WORK TO COMPLETE:
a – Answer these questions about the South African language identification text:
(i) What number does the table of contents give to "Modelling"?
(ii) According to the introduction, what is language a vital tool for?
(iii) What does the introduction say systems and devices must support?
b – In the South African language identification text, swap "Loading" for "Importing" and give the passage starting with "### South African" and going on through "Data Analysis (EDA)".
c – Carry on the introduction to South African language identification from its final sentence.
*** SELECTED TEXT
### South African Language Identification

## Table of Content

1. Introduction
2. Problem Statement
3. Loading Packages
4. Loading the Data
5. Exploratory Data Analysis (EDA)
6. Data Engineering
7. Modelling
8. Model Explanation
9. Conclusion

## 1. Introduction

South Africa is a vibrant and multicultural society with a rich linguistic tapestry. Its diverse population,
encompassing various languages, underscores the importance of language as a vital tool for enhancing democracy and
enriching the social, cultural, intellectual, economic, and political fabric of the nation. In light of this linguistic
diversity, it becomes imperative for our systems and devices to support communication in multiple languages, reflecting the 
inclusive nature of South African society.
******
*** EXTRACTED ENTRIES
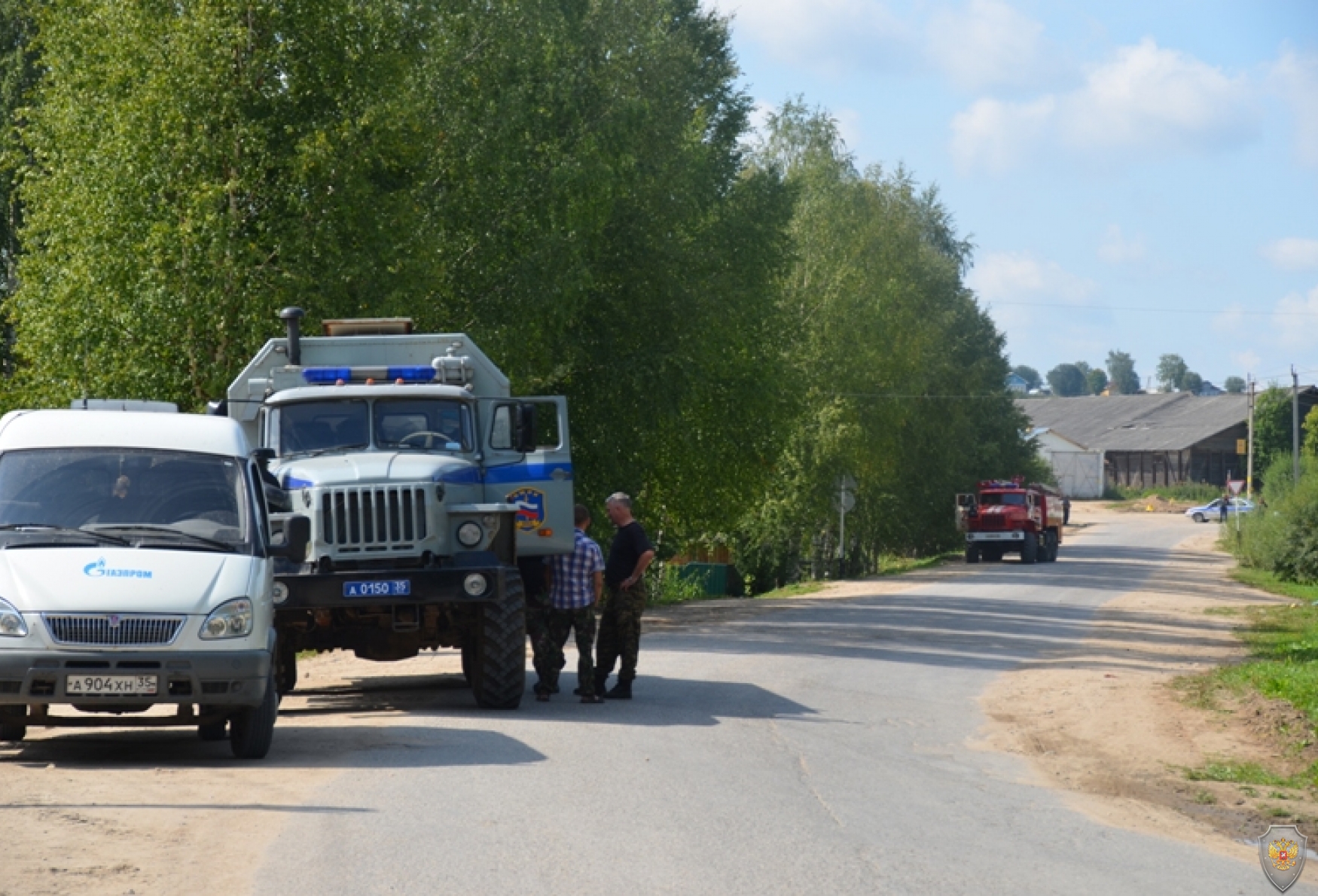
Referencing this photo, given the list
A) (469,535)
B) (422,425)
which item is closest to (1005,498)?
******
*** EXTRACTED ENTRIES
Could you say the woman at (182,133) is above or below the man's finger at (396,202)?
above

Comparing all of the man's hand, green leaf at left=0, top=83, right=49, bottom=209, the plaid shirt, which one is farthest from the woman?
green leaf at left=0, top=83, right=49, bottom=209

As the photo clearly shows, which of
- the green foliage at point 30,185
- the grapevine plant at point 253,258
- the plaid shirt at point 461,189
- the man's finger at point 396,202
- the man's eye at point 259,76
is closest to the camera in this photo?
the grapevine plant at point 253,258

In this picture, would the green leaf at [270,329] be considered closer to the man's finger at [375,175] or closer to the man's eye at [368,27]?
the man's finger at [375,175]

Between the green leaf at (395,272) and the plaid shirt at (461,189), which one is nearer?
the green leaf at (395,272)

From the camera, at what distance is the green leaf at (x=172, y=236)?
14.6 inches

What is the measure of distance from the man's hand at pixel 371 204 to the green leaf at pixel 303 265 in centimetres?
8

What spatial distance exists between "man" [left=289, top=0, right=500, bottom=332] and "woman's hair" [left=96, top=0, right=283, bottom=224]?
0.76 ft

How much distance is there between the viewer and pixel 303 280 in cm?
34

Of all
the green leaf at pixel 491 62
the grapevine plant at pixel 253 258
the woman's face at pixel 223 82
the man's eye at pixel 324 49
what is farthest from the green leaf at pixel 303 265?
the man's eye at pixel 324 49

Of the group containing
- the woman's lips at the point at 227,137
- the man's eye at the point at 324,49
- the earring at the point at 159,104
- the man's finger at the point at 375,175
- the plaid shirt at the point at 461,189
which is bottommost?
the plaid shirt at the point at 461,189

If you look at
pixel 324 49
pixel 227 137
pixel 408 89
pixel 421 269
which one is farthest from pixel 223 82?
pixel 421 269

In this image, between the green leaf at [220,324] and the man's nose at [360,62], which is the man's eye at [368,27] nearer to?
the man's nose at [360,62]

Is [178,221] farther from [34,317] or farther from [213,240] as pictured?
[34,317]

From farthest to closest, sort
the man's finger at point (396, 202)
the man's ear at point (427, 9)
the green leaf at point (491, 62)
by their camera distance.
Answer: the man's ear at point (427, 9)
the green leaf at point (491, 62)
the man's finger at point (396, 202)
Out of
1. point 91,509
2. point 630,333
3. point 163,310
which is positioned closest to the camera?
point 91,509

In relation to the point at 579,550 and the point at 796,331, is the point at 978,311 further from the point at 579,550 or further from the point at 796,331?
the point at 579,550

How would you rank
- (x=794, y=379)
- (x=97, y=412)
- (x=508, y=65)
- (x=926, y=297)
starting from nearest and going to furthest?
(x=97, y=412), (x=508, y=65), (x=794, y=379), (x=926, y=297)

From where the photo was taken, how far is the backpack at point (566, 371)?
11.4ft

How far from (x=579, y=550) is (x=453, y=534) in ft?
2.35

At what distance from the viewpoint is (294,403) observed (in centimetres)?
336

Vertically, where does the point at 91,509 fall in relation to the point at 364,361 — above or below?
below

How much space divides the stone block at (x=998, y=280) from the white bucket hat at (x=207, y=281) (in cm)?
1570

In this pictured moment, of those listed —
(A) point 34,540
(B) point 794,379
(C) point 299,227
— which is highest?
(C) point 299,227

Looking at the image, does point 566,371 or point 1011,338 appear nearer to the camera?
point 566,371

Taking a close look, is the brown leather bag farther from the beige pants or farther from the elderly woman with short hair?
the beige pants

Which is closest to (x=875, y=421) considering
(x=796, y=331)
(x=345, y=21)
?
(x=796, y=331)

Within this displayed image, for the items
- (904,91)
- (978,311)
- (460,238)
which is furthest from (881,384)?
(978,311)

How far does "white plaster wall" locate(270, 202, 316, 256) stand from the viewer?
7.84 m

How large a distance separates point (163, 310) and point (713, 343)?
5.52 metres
******
EXPECTED RESULTS:
a –
(i) 7
(ii) Enhancing democracy and enriching the social, cultural, intellectual, economic, and political fabric of the nation.
(iii) Communication in multiple languages.

b –
### South African Language Identification

## Table of Content

1. Introduction
2. Problem Statement
3. Importing Packages
4. Importing the Data
5. Exploratory Data Analysis (EDA)

c –
In [None]:

## 2. Problem Statement

In this task, the objective is to employ Natural Language Processing (NLP) for Language Identification in South Africa's 11 Official languages. The goal is to accurately determine the language of a given text, showcasing the application of NLP techniques in discerning the natural language in which a piece of text is written.

## 3 Importing Packages

In [1]:
import numpy as np
import pandas as pd
import seaborn as sns
from matplotlib import pyplot as plt
import matplotlib.pyplot as plt
from scipy.sparse import hstack
%matplotlib inline
import seaborn as sns
import re
import re
from nltk.corpus import stopwords
from nltk.tokenize import word_tokenize
from nltk.stem import PorterStemmer
import nltk

sns.set()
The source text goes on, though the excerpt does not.